Few professors in the university’s history, if any, can match Bill Mendenhall’s 50-year record in the classroom. Mendenhall began as an engineering instructor in 1955 and, while he officially retired in 1987, he continued to teach classes until 2005.
Throughout those years, he and his wife Nancy also served the university and Fairbanks communities in multiple roles.
Born in Indianapolis, Mendenhall first came to Alaska in 1948, the year before he earned a bachelor’s degree in civil engineering from Cornell University. In Fairbanks, he worked for Philleo Engineering Service, which did surveying and design work on many of the facilities built during Fairbanks’ post-World War II boom, including the airport, Dixon Apartments and the Polaris and Northward buildings.
Bill married Nancy in 1954, the year after she graduated from UA. He joined the university the next year, while she went to work as an elementary school teacher. They raised three children, two of whom earned engineering degrees at UAF.
Mendenhall earned a master’s at Cornell in 1960. He specialized in surveying and, as a private pilot, conducted mapping flights across Alaska. He helped improve the accuracy of high-latitude maps and the use of photography in making them.
The Mendenhalls dove into public life in Fairbanks. Bill was a founding member of the Greater Fairbanks Community Hospital Foundation in the mid-1960s. As a board trustee, he helped guide the completion of the new hospital in 1972 and its expansion in the decades since. Nancy was elected to the Fairbanks North Star Borough Board of Education and served from 1963-1975. The couple established a travel endowment for students in the College of Engineering and Mines in 2014.
Nancy passed away in 2016. Bill remains active both on campus and in community organizations. He advises the campus chapter of Tau Beta Pi, the national engineering honor society, and he has served on the Fairbanks North Star Borough Platting Board since 2001.

# # # # #

- **Problem to work on**
In the profile of Bill Mendenhall above, on which board has he served since 2001?

- **Dataset entries**

# # # # #

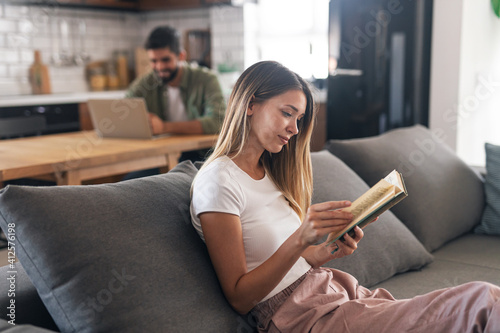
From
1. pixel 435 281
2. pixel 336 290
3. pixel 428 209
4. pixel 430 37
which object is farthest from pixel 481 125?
pixel 336 290

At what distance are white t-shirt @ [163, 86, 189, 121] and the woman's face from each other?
2089 mm

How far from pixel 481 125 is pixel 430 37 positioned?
2.45ft

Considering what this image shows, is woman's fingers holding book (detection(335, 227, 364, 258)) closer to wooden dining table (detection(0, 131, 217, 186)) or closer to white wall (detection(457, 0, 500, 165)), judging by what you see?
wooden dining table (detection(0, 131, 217, 186))

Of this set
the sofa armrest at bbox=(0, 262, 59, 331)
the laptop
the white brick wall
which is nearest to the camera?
the sofa armrest at bbox=(0, 262, 59, 331)

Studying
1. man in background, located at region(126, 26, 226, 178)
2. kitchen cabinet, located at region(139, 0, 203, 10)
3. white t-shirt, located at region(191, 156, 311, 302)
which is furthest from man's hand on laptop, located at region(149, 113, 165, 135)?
kitchen cabinet, located at region(139, 0, 203, 10)

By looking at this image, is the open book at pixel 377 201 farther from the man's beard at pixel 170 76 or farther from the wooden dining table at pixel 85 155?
the man's beard at pixel 170 76

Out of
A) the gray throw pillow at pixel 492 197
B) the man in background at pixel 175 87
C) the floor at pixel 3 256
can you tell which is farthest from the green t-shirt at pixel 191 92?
the gray throw pillow at pixel 492 197

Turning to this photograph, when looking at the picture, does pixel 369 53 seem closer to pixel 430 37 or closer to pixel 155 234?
pixel 430 37

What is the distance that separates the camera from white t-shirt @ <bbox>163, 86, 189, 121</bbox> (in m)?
3.50

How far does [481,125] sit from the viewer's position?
4.09m

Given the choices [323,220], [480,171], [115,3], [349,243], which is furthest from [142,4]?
[323,220]

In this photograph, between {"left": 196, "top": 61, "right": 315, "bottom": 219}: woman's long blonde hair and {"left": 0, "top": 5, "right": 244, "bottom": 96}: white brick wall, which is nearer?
{"left": 196, "top": 61, "right": 315, "bottom": 219}: woman's long blonde hair

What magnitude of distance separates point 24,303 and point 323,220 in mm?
704

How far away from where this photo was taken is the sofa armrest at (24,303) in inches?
49.7
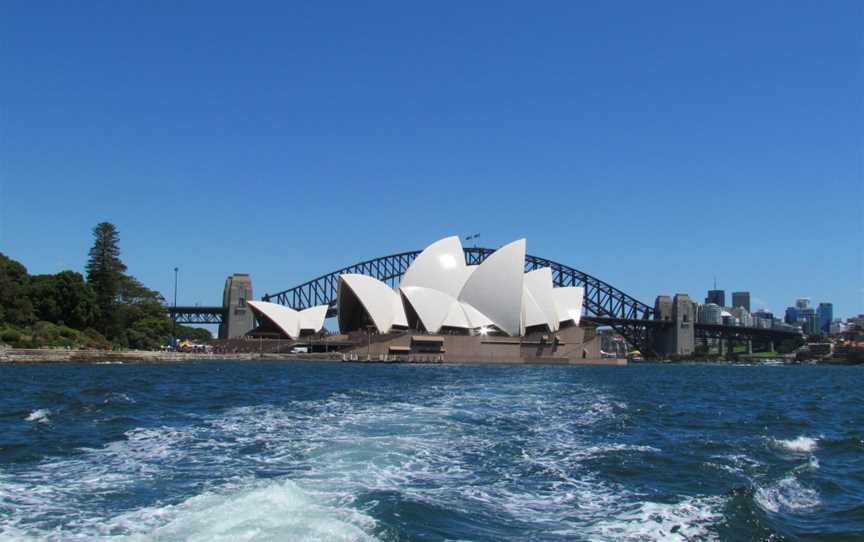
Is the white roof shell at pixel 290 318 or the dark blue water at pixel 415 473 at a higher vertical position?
the white roof shell at pixel 290 318

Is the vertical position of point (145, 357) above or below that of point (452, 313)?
below

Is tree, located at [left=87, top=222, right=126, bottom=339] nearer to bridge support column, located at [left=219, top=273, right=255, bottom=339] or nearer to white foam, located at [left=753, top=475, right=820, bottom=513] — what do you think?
bridge support column, located at [left=219, top=273, right=255, bottom=339]

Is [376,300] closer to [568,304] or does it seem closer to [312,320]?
[312,320]

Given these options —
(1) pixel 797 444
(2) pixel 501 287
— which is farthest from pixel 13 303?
(1) pixel 797 444

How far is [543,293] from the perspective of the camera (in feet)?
433

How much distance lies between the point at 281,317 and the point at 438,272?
2770 centimetres

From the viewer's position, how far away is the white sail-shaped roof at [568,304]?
139000 millimetres

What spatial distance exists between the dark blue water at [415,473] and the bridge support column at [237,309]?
123968 millimetres

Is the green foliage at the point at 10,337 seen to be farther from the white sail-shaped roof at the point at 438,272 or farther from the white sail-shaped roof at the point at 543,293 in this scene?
the white sail-shaped roof at the point at 543,293

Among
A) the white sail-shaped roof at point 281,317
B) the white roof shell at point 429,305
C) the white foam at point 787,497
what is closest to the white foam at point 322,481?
the white foam at point 787,497

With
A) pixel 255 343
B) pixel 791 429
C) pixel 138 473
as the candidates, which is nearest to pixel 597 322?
pixel 255 343

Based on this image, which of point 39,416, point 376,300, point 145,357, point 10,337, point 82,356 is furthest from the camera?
point 376,300

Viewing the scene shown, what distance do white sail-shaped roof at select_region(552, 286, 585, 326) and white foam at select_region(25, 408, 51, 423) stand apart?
11510 centimetres

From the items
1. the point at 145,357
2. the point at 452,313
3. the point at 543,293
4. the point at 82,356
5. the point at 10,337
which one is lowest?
the point at 145,357
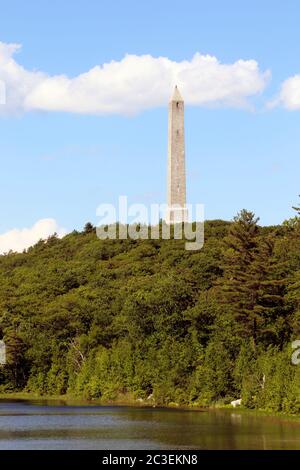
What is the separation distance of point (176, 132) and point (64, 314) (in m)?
21.3

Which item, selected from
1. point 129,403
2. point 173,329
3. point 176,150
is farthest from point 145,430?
point 176,150

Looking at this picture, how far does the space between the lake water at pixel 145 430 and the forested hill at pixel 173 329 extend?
14.9 feet

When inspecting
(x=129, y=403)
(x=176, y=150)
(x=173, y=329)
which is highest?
(x=176, y=150)

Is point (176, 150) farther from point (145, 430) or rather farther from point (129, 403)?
point (145, 430)

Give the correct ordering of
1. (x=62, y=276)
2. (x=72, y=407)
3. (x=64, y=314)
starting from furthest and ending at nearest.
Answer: (x=62, y=276)
(x=64, y=314)
(x=72, y=407)

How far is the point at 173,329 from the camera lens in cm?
7194

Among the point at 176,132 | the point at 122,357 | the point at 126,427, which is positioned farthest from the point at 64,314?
the point at 126,427

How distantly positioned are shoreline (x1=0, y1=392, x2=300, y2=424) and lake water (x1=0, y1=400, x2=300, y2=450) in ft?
3.16

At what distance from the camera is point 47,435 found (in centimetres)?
4425

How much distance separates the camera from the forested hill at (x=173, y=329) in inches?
2454

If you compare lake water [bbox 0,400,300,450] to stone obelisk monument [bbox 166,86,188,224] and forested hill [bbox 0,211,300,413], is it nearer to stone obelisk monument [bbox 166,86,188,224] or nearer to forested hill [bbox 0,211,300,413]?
forested hill [bbox 0,211,300,413]

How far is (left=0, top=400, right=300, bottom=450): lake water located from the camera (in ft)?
128

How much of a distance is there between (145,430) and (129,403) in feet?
84.6

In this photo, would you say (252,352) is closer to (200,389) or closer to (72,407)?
(200,389)
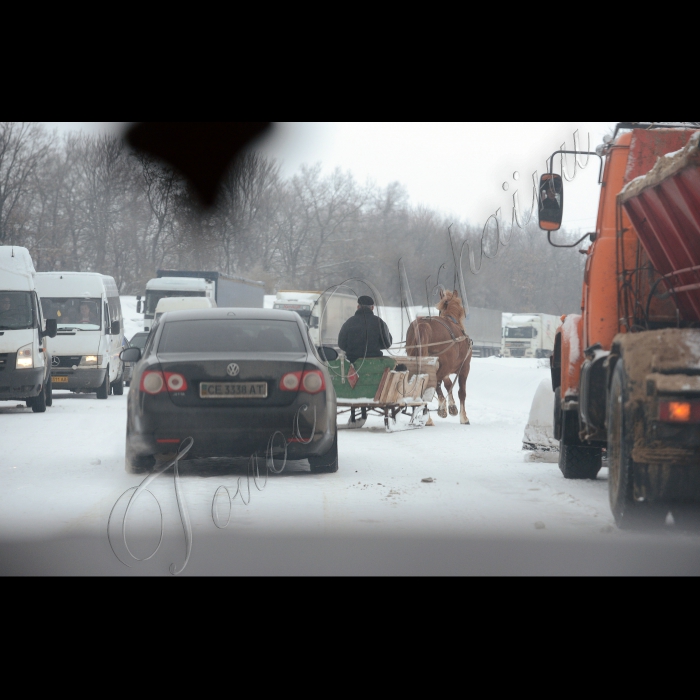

# # # # #

- **Written solution**
The Fairbanks North Star Borough Platting Board.